━━━━━ Documento ━━━━━

“Ma chi diavolo è Rover?!?”
“E' il nuovo Napoleone del pop.”
Questo è stato il botta-e-risposta by sms che è sopraggiunto nel momento in cui ho scartato sbigottito il mio regalo di Natale.
Prima traccia: Beatles; seconda traccia: Interpol; terza traccia: Muse/U2; quarta traccia: Bowie. Ok, fermiamoci un attimo, questo ascolto non ha senso, bisogna prima capire cosa diavolo è questo album, perché mi è stato regalato, perché è finito mio malgrado a far parte della mia sceltissima collezione. Leggo recensioni, vedo che questo Rover si è persino piazzato in posizioni dignitose in diverse poll di fine anno. Mi sono forse perso qualcosa? Che Rover sia in realtà l'hype del momento?
Quello di cui scrivo è il debutto discografico di tale Timothée Regnier, un personaggio non proprio semplice da capire: trentatre anni, francese, si dice che abbia trascorso l'infanzia a New York, che sia stato compagno di scuola di membri degli Strokes, che abbia cantato punk-rock in Libano, da dove poi è stato espulso e rispedito in Francia. E che abbia scelto il nome d'arte assecondando la sua passione per le auto inglesi. Quel che posso vedere con i miei occhi è che di certo non è una bellezza, che nonostante qualche chilo di troppo si veste come un damerino di inizio novecento; che si fa ritrarre in pose plastiche da giovane Werther de' noantri, espressione da bel tenebroso, irto su scogliere, annaspante nell'acqua increspata di un gelido lago; che ha una ghigna ed una stazza che ricordano un improbabile miscuglio fra Gerard Depardieu, Antony e Meat Loaf. Insomma, ce ne sono di motivi per non ritenere un personaggio credibile questo Timothée Regnier, eppure....
Eppure, se è vero che ci sono dischi/artisti scialbi che ci facciamo piacere perché è figo ascoltarli, perché se ne parla bene, o perché non se ne parla, o perché le premesse all'ascolto sono decisamente buone (perché ci suona Tizio, perché ci collabora Caio, perché Sempronio ha detto che vale la pena), è altrettanto vero che ci sono dischi/artisti che finiscono per piacerti anche se sulla carta non gli daresti una lira, e Rover è senz'altro uno di questi. Le premesse che infatti stanno dietro al debutto discografico di questo signor nessuno sono tutte deleterie, a partire dalla proposta musicale: orecchiabilità ammiccante, un'esasperazione emotiva decisamente artefatta, un decadentismo sicuramente retrò. A Regnier piacciono i Beatles e piace anche David Bowie, non ne fa certo un segreto Regnier, e di certo non gliene possiamo fare una colpa, ma la domanda è un'altra: ce n'era bisogno? Dico: nel 2012, ce n'era davvero bisogno? Eppure....

━━━━━

**Istruzione assegnata A**: Che età attribuisce a Timothée Regnier la recensione?
**Istruzione assegnata B**: Elenca, nell'ordine, i nomi di artisti che la recensione accosta alle prime quattro tracce dell'album.
**Istruzione assegnata C**: Prosegui la recensione dell'album di Rover dopo l'ultima frase riportata.
Le righe riportate più avanti non hanno alcun rapporto con la recensione.

━━━━━ Materiale fornito ━━━━━

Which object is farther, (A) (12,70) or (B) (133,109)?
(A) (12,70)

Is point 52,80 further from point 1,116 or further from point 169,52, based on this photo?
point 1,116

━━━━━

**Risposta corretta A**: Trentatre anni.

**Risposta corretta B**: Beatles; Interpol; Muse/U2; Bowie.

**Risposta corretta C**:
Eppure, come è già stato detto da altre autorevoli voci (e io son qui semplicemente a ribadirlo), nel primo LP di Rover i pregi superano i difetti, e nonostante i difetti ci inducano a catalogare in un nano-secondo il prodotto come qualcosa di trascurabile in un mercato discografico afflitto e fiaccato da robetta insipida e riscaldata, il nostro giudizio non sarà invero così malevolo. Anzi, riascoltandolo, mentre ancora staremo meditando se è il caso di dare o meno peso ai pregiudizi legati all'anacronismo della proposta e al modo ridicolo con cui si pone l'artista, per noi sarà oramai troppo tardi, e dovremo infine ammettere che il cd in questione gira nel nostro lettore con più frequenza di molti altri lavori di cui potremmo magari andare più orgogliosi nella fiera della vanità di cui facciamo parte.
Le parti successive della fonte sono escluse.